[Extracted records]

--- --- ---

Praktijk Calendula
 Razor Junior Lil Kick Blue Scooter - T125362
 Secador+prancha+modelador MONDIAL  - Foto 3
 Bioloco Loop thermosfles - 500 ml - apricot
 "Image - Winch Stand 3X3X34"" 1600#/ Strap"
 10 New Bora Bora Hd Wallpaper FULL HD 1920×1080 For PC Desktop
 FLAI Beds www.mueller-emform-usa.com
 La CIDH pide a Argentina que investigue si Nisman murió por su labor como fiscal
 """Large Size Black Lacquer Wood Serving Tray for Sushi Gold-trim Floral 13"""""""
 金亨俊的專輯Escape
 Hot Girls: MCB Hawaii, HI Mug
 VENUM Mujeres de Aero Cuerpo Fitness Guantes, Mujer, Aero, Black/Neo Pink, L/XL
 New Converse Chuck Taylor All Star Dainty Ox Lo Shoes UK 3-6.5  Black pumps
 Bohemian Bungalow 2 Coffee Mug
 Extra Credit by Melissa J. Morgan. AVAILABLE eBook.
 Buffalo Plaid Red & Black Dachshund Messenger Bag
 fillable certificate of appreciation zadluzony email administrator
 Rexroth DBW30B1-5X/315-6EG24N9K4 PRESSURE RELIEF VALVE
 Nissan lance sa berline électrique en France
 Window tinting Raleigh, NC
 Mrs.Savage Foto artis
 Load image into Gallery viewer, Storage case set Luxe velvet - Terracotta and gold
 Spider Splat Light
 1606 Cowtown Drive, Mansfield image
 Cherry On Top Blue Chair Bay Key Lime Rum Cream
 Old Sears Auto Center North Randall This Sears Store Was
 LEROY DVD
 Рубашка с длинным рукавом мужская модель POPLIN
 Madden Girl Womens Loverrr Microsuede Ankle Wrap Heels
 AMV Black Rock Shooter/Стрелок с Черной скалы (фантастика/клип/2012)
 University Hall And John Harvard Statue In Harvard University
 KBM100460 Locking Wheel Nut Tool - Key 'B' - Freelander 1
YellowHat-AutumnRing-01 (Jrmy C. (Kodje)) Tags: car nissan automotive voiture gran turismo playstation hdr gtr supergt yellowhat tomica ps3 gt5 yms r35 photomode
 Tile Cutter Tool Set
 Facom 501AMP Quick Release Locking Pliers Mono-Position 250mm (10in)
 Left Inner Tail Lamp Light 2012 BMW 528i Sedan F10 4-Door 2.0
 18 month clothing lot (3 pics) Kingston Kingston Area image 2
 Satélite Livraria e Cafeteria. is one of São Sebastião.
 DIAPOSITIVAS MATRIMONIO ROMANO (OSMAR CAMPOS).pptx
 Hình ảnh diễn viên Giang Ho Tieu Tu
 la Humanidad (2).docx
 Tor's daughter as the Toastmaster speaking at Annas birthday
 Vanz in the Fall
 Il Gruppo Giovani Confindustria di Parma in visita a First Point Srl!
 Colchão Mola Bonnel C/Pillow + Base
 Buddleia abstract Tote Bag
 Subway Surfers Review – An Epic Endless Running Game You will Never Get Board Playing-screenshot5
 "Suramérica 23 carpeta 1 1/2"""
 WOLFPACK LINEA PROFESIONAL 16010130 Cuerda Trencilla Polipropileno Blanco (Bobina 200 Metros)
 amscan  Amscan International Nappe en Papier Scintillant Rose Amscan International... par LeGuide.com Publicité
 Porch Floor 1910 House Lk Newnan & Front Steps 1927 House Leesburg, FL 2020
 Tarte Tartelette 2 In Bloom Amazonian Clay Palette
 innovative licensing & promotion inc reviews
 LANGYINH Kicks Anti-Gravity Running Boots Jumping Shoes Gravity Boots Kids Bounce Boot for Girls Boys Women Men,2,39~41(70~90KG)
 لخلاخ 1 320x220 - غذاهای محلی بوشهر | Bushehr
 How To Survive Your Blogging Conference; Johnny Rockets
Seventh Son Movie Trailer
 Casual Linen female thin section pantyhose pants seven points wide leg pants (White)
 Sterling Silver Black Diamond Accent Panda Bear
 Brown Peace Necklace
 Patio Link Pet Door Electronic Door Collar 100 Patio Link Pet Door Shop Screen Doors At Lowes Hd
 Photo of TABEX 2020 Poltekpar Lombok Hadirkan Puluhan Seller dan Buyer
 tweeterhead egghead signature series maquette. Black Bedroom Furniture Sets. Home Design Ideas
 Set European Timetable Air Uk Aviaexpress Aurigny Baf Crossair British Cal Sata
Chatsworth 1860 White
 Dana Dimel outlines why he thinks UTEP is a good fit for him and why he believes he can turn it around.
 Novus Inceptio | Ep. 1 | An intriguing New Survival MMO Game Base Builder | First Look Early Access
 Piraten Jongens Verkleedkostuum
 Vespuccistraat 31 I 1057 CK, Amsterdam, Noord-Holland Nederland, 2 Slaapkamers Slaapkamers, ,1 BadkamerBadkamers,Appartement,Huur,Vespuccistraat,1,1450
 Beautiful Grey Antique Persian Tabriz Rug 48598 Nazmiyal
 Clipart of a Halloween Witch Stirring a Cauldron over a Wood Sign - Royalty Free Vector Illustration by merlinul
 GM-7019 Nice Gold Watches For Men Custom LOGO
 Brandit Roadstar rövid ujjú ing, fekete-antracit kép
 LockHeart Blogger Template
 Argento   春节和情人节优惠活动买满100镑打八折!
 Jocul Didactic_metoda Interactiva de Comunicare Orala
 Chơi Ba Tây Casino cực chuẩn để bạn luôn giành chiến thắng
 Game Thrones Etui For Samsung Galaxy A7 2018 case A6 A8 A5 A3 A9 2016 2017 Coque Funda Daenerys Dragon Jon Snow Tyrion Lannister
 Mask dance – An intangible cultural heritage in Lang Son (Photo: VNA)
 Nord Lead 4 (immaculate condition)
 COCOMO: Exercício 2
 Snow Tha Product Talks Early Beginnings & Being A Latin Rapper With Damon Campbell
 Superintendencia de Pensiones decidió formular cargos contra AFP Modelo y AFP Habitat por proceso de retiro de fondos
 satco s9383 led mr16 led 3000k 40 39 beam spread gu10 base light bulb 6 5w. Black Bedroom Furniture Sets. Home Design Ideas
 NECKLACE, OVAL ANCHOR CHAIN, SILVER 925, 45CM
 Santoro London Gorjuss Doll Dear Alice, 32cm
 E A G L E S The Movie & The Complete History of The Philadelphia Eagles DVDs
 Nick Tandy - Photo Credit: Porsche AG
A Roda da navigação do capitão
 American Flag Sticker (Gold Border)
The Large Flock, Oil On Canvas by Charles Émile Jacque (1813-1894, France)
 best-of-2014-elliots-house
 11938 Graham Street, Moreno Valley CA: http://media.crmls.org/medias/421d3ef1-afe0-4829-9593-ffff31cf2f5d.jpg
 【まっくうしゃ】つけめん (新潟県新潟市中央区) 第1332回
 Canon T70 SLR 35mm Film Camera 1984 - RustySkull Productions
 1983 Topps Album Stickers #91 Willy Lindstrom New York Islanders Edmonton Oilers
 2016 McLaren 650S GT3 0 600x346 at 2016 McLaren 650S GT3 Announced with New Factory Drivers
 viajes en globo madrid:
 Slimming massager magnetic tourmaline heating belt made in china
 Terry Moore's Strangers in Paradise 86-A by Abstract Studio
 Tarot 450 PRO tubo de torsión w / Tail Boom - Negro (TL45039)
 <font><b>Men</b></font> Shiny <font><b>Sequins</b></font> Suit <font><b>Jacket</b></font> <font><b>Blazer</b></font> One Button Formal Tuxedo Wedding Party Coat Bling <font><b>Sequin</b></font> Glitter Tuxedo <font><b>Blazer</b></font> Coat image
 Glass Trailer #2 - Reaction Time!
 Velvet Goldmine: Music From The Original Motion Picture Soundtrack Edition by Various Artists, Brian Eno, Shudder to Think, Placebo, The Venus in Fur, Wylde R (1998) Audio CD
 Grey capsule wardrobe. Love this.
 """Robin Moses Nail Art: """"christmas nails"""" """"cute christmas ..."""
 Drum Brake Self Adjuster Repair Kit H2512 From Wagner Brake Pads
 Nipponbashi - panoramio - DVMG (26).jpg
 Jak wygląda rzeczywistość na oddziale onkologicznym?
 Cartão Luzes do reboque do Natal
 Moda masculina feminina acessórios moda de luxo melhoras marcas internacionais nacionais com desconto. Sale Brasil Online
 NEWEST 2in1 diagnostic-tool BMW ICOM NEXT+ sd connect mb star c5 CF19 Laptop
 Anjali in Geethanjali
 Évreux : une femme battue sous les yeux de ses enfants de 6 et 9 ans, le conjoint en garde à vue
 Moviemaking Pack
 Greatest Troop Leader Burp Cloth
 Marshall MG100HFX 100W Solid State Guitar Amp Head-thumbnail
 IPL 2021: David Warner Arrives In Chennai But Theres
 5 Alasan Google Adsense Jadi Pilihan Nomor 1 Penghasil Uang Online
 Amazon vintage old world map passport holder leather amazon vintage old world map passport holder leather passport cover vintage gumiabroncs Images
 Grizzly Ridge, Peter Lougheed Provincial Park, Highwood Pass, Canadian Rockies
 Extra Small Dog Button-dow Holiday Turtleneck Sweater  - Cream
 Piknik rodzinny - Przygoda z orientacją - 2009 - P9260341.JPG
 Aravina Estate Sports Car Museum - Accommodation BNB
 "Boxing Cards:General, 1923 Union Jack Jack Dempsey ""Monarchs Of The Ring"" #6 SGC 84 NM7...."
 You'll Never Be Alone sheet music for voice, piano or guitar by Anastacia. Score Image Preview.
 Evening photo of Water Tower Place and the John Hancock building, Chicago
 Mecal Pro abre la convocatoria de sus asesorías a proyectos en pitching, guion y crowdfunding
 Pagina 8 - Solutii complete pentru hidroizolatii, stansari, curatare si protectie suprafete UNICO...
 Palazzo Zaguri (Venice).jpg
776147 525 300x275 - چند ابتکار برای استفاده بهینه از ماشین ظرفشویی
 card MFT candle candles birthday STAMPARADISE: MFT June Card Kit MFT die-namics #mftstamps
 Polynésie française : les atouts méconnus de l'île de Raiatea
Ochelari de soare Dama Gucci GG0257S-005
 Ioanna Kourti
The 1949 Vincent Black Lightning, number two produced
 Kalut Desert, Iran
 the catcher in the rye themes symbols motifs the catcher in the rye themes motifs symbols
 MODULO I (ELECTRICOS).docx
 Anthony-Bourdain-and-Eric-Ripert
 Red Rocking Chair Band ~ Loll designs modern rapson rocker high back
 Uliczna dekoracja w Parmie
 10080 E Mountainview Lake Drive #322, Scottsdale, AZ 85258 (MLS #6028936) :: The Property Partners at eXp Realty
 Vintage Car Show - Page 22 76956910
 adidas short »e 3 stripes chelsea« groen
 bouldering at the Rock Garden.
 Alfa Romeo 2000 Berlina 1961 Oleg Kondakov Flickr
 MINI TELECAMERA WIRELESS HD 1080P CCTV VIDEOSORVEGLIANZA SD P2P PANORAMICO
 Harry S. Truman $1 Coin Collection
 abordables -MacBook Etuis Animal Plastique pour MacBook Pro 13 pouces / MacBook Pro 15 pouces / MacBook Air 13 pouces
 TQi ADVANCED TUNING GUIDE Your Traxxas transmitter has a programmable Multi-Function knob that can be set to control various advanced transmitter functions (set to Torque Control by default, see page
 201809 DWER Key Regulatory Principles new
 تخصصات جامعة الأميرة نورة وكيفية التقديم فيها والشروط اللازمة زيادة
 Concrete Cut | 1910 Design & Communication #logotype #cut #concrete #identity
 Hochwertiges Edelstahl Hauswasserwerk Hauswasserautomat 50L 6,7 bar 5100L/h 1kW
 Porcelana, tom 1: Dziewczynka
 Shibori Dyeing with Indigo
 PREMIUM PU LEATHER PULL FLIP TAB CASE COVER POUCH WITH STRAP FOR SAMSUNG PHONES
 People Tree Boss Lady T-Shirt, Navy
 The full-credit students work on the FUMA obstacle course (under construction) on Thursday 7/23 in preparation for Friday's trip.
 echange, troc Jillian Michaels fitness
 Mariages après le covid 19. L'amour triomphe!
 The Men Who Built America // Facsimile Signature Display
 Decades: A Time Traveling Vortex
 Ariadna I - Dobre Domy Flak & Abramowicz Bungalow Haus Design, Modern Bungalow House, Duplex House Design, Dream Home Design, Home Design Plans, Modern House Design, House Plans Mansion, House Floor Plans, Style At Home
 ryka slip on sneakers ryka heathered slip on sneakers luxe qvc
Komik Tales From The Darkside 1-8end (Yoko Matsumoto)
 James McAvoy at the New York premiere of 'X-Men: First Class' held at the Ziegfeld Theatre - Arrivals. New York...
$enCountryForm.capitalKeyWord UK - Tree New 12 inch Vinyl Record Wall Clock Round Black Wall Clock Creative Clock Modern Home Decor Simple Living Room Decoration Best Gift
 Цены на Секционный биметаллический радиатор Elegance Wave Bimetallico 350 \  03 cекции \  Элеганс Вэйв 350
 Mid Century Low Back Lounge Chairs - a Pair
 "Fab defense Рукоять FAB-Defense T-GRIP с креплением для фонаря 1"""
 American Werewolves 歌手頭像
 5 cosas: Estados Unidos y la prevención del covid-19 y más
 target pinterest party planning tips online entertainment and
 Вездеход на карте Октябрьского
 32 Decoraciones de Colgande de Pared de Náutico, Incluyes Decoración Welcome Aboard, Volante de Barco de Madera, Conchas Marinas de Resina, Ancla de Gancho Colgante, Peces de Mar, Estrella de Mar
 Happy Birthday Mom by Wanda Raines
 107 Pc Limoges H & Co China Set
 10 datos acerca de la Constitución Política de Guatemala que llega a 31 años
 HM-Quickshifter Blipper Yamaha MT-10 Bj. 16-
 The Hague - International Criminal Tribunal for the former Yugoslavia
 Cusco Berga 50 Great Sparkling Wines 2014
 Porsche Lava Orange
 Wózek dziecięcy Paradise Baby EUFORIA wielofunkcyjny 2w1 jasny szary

--- --- ---

ACTIVITY = Copy the entries above exactly, but only from the line holding "Komik Tales From" through the line holding "10 datos acerca", both included.

TASK ANSWER =
Komik Tales From The Darkside 1-8end (Yoko Matsumoto)
 James McAvoy at the New York premiere of 'X-Men: First Class' held at the Ziegfeld Theatre - Arrivals. New York...
$enCountryForm.capitalKeyWord UK - Tree New 12 inch Vinyl Record Wall Clock Round Black Wall Clock Creative Clock Modern Home Decor Simple Living Room Decoration Best Gift
 Цены на Секционный биметаллический радиатор Elegance Wave Bimetallico 350 \  03 cекции \  Элеганс Вэйв 350
 Mid Century Low Back Lounge Chairs - a Pair
 "Fab defense Рукоять FAB-Defense T-GRIP с креплением для фонаря 1"""
 American Werewolves 歌手頭像
 5 cosas: Estados Unidos y la prevención del covid-19 y más
 target pinterest party planning tips online entertainment and
 Вездеход на карте Октябрьского
 32 Decoraciones de Colgande de Pared de Náutico, Incluyes Decoración Welcome Aboard, Volante de Barco de Madera, Conchas Marinas de Resina, Ancla de Gancho Colgante, Peces de Mar, Estrella de Mar
 Happy Birthday Mom by Wanda Raines
 107 Pc Limoges H & Co China Set
 10 datos acerca de la Constitución Política de Guatemala que llega a 31 años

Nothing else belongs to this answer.